Google Plus – its really all about *you*

Posted by Gina Rosenthal in GooglePlus, Uncategorized | Tagged , , , , | Leave a comment

Google has released a new social media platform called Google Plus (g+). It has all the typical elements of a social networking platform:

  • You can follow people, and people can follow you back
  • You can organize your social connections them by adding them to “circles”.
  • You can posts links and videos, and comment on posts other people make.
  • You can Hangout.
    Hangout is by far my favorite feature of g+. It is basically video chat. You fire one up, and anyone can join it. So far, the most concurrent users I’ve seen in one chat is 10. There is chat functionality in the Hangout, and you can also watch YouTube videos with everyone in the chat. I experimented with broadcasting our chat on Justin.tv, but the first try was pretty bad (if not trippy). Need to work on that again.

If you are interested in a HOW-TO document for g+ check out this crowd-sourced Google doc (its a work in progress..).

────

▶ **WORK INSTRUCTION 1**
Reproduce the passage of the Google Plus post that begins at the words "Google has released" and stops after the words "on that again.".
▶ **WORK INSTRUCTION 2**
Continue the blog post about Google Plus from the point where it ends.

▶ **RECORDS SUPPLIED**
────

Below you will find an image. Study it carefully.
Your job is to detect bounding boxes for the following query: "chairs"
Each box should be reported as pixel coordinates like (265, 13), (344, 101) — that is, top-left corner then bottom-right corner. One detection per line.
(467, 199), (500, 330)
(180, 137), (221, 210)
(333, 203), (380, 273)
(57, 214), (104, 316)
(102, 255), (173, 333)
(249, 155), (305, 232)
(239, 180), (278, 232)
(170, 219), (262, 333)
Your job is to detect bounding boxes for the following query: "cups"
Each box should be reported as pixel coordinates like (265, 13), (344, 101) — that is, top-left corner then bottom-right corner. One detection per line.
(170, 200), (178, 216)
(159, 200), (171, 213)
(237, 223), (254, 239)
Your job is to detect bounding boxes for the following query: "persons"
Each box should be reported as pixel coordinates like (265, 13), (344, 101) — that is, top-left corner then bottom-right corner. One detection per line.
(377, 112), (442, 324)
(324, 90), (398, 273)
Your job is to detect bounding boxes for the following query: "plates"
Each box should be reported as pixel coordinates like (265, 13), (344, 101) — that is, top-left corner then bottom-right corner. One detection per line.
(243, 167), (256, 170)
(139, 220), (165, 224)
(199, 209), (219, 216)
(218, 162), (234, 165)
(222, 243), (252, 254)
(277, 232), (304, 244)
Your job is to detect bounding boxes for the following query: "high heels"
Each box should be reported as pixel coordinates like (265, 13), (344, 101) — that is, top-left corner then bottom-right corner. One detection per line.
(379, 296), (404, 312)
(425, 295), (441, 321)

────

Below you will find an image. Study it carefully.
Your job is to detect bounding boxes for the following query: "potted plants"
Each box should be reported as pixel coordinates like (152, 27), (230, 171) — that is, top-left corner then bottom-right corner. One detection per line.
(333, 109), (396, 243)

────

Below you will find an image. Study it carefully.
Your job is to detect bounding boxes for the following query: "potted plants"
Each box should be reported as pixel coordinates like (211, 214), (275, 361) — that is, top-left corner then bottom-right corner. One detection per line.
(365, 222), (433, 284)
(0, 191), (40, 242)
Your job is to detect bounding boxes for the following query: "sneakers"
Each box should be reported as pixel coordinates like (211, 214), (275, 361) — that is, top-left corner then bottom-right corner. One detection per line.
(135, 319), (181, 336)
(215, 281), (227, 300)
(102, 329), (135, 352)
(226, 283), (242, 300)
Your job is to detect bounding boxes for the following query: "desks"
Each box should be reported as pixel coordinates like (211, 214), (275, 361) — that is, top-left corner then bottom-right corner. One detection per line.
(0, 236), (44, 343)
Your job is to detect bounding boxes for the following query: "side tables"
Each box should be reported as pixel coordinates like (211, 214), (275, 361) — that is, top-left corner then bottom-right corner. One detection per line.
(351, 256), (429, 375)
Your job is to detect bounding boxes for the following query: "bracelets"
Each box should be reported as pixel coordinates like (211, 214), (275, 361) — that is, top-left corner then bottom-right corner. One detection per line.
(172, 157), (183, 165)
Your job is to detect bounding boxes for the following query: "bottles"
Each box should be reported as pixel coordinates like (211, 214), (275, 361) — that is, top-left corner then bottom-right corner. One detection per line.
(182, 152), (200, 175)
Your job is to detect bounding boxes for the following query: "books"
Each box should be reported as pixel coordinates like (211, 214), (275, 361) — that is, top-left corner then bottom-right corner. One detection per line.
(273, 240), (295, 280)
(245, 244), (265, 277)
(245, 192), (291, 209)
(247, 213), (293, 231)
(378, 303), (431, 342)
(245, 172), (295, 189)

────

▶ **EXERCISE RESULT 1**
Google has released a new social media platform called Google Plus (g+). It has all the typical elements of a social networking platform:

  • You can follow people, and people can follow you back
  • You can organize your social connections them by adding them to “circles”.
  • You can posts links and videos, and comment on posts other people make.
  • You can Hangout.
    Hangout is by far my favorite feature of g+. It is basically video chat. You fire one up, and anyone can join it. So far, the most concurrent users I’ve seen in one chat is 10. There is chat functionality in the Hangout, and you can also watch YouTube videos with everyone in the chat. I experimented with broadcasting our chat on Justin.tv, but the first try was pretty bad (if not trippy). Need to work on that again.

▶ **EXERCISE RESULT 2**
My take: g+ is different because this platform is all about **you**:

  • Displaying your social network: You decide how to arrange your social networks in circles, and that info is not shared. This means you can organize your connections as you really see them, you don’t have to organize people the way they expect you to organize them.
  • Filtering information: You are responsible for scanning and filtering the firehose of information that comes at you from the people you follow.  Some people think this filtering should be done from the application side, but I think its something that has to be done on a personal level.
  • Connecting to everyone: Depending on how you have your Google account privacy set up – anyone can talk to you, and you can talk to anyone.One of the first times I fired up a Hangout, Michael Dell was the first one to join me. The founder and CEO of the company I work for – video chatting with me. Seeing my basement, and hearing my very goofy family in the background. He was just as excited as I was to experiment with g+. I told him what I was most excited about – the serendipity of meeting people you would have never known about – and he said let’s get more people in this chat! Several engineers came in because of Michael’s invitation, and I’m still talking to a couple of them. Cool technical guys from China and Singapore who I would have never met if it had not been for that serendipitous hangout meet-up.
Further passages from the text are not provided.